:: DIRECTIONS ::
Restate word for word every entry that appears below, skipping its pictures.

:: GIVEN DATA ::
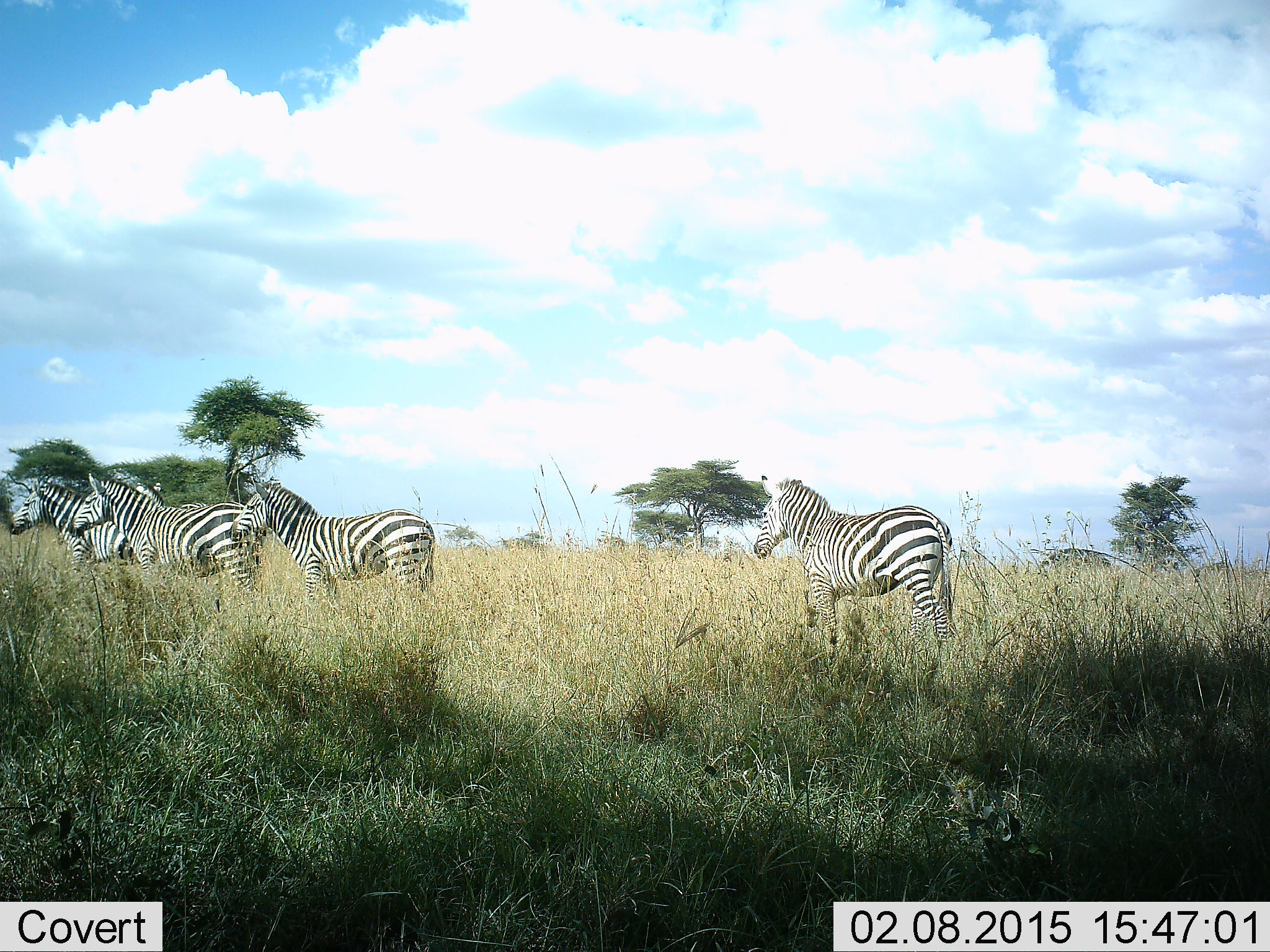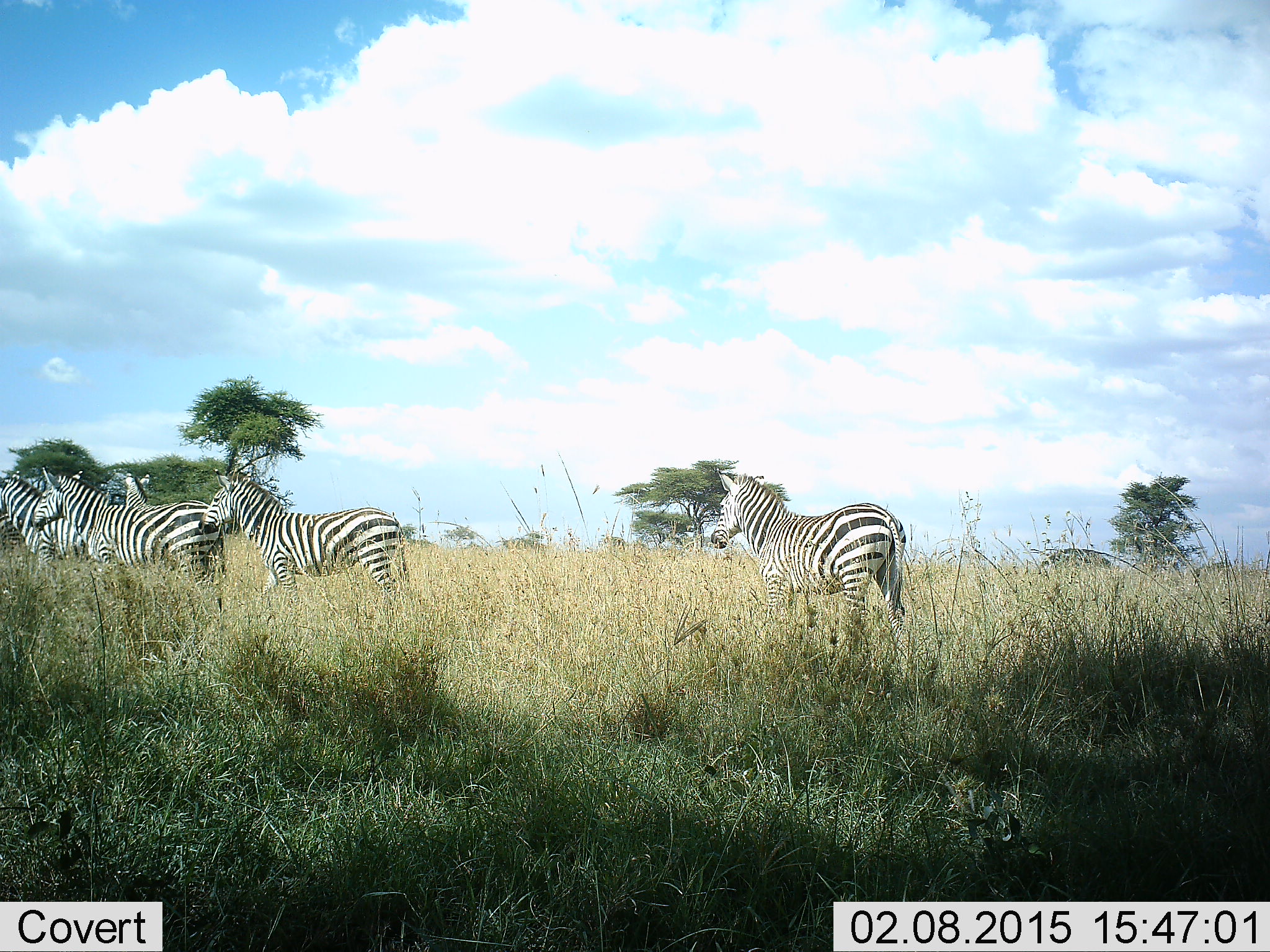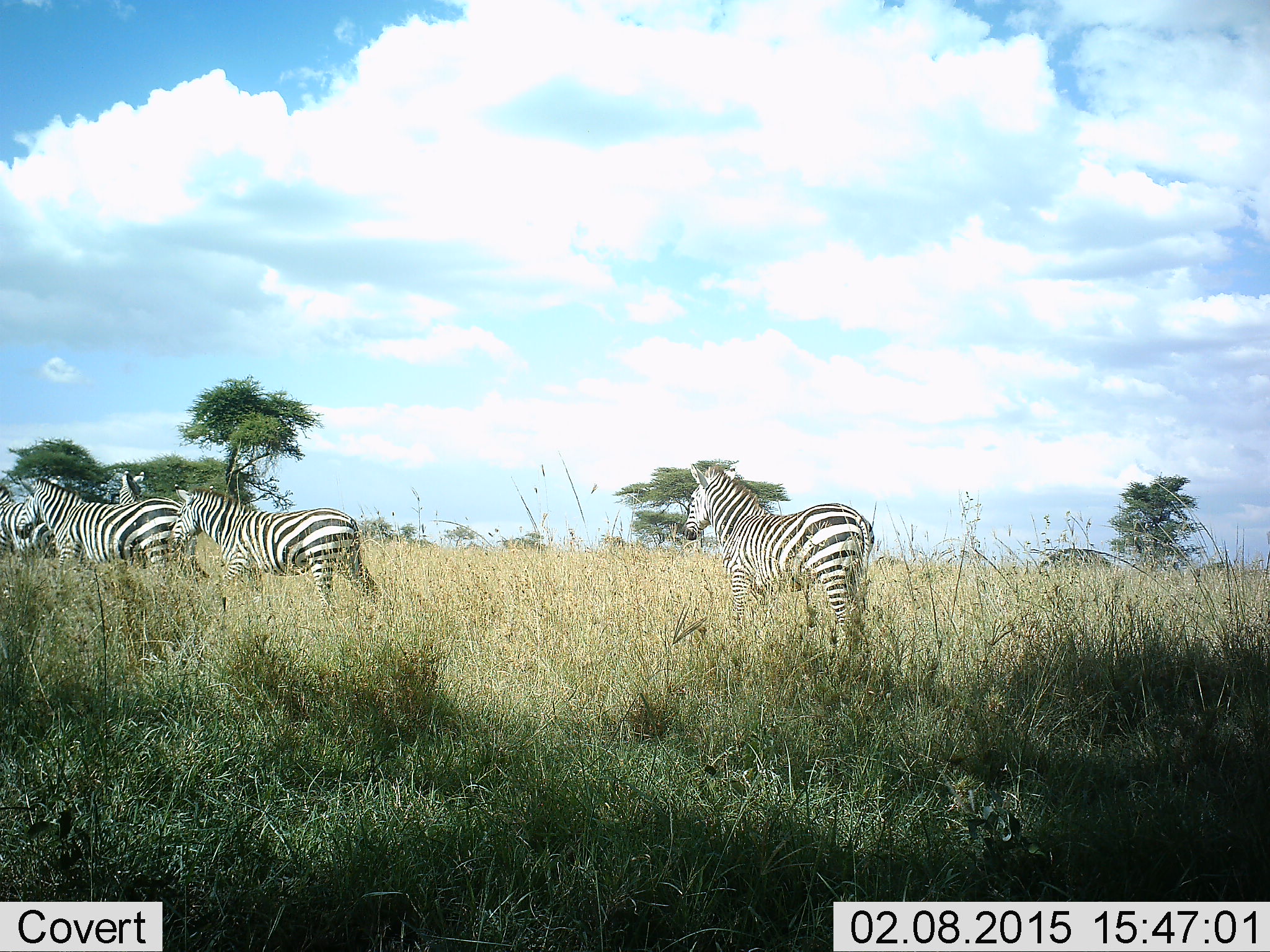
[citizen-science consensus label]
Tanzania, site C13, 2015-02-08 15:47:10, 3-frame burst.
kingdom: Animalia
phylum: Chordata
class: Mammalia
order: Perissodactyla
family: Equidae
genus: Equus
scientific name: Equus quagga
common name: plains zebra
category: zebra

:: SOLUTION FOR THIS PROBLEM ::
[citizen-science consensus label]
Tanzania, site C13, 2015-02-08 15:47:10, 3-frame burst.
kingdom: Animalia
phylum: Chordata
class: Mammalia
order: Perissodactyla
family: Equidae
genus: Equus
scientific name: Equus quagga
common name: plains zebra
category: zebra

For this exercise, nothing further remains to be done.